David Hamilton, Chief Actuary at independent consultancy Broadstone, said insurer capacity rather than funding position is likely to now be the biggest hurdle preventing many of these smaller schemes from reaching their endgame.
“A huge number of smaller schemes are now in a position where buy-out is a viable conversation. The figures from tPR only take us to March and we know from our own client base that a significant number of schemes have seen major funding improvements over the past six months as a result of increased gilt yields, with less well hedged schemes being the biggest winners.
“However, whilst tPR’s figures show that almost 80% of the fully funded schemes at 31 March have fewer than 1,000 members, that still leaves 500 larger schemes that were fully funded in March, and potentially more now. Given the limited capacity for transactions in the market, with the time involved in a deal not being proportionate to its size, larger cases are likely to dominate the attention of most insurers.
“Given the number of smaller schemes likely to now reach buy-out funding over the next few years, only the very best-presented cases in the smaller part of the market are likely to get competitive traction until insurers have significantly more resource.
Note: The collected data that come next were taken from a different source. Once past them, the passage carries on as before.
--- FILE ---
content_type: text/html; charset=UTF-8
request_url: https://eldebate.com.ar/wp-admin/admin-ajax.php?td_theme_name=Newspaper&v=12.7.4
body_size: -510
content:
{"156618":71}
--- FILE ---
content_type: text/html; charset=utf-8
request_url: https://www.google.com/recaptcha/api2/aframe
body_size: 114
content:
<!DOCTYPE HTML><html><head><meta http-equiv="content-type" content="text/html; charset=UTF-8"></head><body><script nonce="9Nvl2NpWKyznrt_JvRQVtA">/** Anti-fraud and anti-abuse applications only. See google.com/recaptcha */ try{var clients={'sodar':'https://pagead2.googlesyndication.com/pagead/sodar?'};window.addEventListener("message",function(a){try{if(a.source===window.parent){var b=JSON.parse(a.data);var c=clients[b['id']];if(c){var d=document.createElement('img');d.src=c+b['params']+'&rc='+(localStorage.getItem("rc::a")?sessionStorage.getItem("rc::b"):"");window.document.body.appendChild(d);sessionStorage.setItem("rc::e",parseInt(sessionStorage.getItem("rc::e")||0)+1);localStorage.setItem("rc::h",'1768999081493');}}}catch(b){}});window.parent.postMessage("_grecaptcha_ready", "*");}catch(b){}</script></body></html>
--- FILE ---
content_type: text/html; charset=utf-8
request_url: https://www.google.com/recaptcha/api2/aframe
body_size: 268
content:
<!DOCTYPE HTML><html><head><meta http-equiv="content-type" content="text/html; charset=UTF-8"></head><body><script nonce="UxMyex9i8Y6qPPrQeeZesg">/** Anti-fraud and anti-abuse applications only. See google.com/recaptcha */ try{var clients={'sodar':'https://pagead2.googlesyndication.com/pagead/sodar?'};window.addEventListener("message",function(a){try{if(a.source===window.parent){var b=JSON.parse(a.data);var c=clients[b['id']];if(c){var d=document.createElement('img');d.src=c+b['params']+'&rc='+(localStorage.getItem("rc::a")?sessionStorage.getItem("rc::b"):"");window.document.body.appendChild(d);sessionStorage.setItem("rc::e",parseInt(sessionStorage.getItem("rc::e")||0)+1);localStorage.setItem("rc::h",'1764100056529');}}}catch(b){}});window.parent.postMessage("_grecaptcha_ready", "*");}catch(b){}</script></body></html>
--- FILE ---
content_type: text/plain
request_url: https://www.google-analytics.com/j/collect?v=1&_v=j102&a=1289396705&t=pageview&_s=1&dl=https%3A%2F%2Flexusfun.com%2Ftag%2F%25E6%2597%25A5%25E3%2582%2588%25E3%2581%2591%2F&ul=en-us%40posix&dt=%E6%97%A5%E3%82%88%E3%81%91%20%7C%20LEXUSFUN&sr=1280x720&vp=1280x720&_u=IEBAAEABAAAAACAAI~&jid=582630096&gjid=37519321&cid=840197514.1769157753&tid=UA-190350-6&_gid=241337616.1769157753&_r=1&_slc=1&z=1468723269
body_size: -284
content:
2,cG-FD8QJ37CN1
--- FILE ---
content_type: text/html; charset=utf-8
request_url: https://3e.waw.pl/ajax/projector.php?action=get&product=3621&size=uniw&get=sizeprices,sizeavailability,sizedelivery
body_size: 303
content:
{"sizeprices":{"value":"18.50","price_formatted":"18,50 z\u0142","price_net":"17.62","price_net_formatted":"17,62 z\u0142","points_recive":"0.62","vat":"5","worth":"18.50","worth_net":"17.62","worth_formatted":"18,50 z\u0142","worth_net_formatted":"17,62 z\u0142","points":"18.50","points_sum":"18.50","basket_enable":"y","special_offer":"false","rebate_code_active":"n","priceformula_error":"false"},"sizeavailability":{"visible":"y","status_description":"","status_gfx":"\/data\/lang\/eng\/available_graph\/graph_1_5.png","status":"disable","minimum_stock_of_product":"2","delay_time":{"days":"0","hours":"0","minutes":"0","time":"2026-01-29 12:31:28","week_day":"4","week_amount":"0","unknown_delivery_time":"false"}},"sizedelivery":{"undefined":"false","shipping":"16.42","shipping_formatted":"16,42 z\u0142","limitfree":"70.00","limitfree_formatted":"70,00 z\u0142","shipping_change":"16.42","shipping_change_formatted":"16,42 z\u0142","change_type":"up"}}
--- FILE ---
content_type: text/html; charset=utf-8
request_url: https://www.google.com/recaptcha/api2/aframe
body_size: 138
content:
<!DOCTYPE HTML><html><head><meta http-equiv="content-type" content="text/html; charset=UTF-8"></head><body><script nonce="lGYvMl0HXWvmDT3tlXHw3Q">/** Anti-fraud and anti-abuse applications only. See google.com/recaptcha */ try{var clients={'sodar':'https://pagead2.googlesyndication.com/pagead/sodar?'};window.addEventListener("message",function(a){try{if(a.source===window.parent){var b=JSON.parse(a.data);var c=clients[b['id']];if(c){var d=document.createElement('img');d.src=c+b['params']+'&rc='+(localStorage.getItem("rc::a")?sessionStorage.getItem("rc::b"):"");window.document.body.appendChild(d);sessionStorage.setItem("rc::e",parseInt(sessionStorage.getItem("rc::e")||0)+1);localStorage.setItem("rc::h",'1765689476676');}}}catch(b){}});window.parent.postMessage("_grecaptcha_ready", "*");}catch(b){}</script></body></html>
Our specialist team already emphasise that preparatory work and having an established process that can deliver an effective and efficient transaction process are critical to making schemes as attractive as possible to insurers. This is likely to become truer than ever as, in a sellers’ market, insurers will inevitably be looking more favourably at potential ‘easy wins’.
“Obviously data quality is a key part of this and with Pensions Dashboards also coming down the line, schemes have an opportunity to kill two birds with one stone when ensuring their data is complete, up to date and fit for purpose.”
Kunal Sood, Managing Director of Defined Benefit Solutions and Reinsurance at Standard Life: “These latest figures indicate the strong financial position and positive outlook for a large number of defined benefit pension schemes, with deficits largely in decline when compared to last year’s figures. Indeed, schemes closed to accrual and in a funding surplus account for almost £400bn of schemes in TPR’s data set by size of assets.
“Following the significant rise in yields and market volatility in the second half of the year, we would expect even more schemes to now be in a funding surplus. We anticipate this will lead to many schemes pursuing de-risking transactions on an accelerated timeframe as trustees aim to secure the opportunity afforded by a material improvement in funding levels.
“While scheme liability sizes have continued to fall with rising interest rates, there is still a significant opportunity for the pension risk transfer market, estimated to be worth c.£1.4tn in liabilities, with c.10% of that currently insured. We expect demand will continue well into 2023 and beyond, with most schemes continuing to target insurance as the gold standard end-game strategy.”
Simon Taylor, Partner at Barnett Waddingham, comments: “TPR’s new report on the UK landscape for defined benefit (DB) schemes shows a continued increase in the number of closed schemes, prompting more sponsors to think about the ultimate endgame to get schemes off their books. Funding levels looks stable, but it must be said that the data ends in March, before what was a volatile year in the global economy, and the UK gilt market especially.
“Our latest End Gauge index gives an average time for FTSE 350 schemes to reach buyout funding as just under 6 years, as of end of November. A recent fall in long-term inflation expectations meant liability values have decreased, and this more than offsets the impact of the slight hit to bond yields this month.
“Moving into 2023, companies with DB schemes should be working with their trustees to agree a journey plan that takes the needs of all stakeholders (members, employees, shareholders etc) into account, so that the scheme and the sponsor can safely negotiate the economic uncertain times ahead. A good liability and investment strategy would mean FTSE companies no longer need to worry about DB schemes come 2030."